[EXERCISE]: Pull out each line in the rows below that contains the word "farthest", matching case exactly.
-- BEGIN --
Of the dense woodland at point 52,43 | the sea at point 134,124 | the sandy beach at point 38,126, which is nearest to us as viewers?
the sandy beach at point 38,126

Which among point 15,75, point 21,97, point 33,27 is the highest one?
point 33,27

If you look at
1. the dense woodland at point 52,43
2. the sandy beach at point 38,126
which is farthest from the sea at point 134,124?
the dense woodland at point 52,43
-- END --
-- BEGIN --
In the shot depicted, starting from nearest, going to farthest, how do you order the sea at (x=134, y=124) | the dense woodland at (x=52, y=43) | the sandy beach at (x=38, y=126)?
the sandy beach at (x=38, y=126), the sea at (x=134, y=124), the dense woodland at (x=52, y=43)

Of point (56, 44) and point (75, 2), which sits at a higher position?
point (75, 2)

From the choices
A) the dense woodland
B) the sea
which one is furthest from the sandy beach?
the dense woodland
-- END --
[FULL ANSWER]:
which is farthest from the sea at point 134,124?
In the shot depicted, starting from nearest, going to farthest, how do you order the sea at (x=134, y=124) | the dense woodland at (x=52, y=43) | the sandy beach at (x=38, y=126)?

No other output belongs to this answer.